This is the most important “mission” text in the history of the Church:
When the day of Pentecost came, they were all together in one place. Suddenly a sound like the blowing of a violent wind came from heaven and filled the whole house where they were sitting. They saw what seemed to be tongues of fire that separated and came to rest on each of them. All of them were filled with the Holy Spirit and began to speak in other tongues as the Spirit enabled them.
It all began, in some ways, at Pentecost. The kingdom preaching of Jesus, the table fellowship boundary-breaking habits of Jesus, and the Jesus Creed-shaping behaviors of Jesus suddenly take on new shape when Pentecost happened.
The empowerment here is for witness but there is a theme to it all: the Spirit transcends human abilities and transforms human abilities. The Spirit takes us to the next level of witness. Mission is about Spirit-empowered witness.

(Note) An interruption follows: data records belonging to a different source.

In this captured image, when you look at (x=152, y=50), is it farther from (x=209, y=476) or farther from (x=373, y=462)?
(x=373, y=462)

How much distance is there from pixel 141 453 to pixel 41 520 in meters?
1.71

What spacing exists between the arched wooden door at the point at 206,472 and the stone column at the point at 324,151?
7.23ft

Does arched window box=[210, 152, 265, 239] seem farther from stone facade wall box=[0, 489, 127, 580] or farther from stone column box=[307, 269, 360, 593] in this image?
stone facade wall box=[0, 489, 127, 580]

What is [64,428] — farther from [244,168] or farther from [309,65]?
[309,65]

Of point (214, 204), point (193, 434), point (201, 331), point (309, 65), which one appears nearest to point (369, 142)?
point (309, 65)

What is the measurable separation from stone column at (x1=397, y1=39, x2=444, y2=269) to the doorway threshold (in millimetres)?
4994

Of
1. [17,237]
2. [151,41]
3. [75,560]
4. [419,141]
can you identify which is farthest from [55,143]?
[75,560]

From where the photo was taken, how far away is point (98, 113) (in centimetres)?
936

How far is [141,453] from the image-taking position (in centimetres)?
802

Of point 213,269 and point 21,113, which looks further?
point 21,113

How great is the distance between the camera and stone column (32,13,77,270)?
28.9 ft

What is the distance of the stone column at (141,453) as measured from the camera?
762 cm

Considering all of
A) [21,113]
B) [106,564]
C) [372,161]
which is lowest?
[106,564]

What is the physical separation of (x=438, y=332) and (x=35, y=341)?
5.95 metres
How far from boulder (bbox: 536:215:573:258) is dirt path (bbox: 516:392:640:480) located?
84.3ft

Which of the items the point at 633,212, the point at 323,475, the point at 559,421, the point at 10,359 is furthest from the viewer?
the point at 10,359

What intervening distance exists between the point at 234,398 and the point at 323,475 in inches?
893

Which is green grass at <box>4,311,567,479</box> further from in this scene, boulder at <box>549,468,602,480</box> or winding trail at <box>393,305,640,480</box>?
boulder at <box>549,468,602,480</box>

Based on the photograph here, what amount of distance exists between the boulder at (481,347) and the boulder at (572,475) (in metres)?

Beverly Gaventa, in her commentary on Acts (The Acts of the Apostles (Abingdon New Testament Commentaries)
) says this: “In some unexplained way, the walls of the house dissolve and the community finds itself outdoors and in the presence of a Jews ‘from every nation under heaven living in Jerusalem'” (74-75).
Spirit-empowered mission means dissolving doors — that is, it means going public with a courage previously unknown.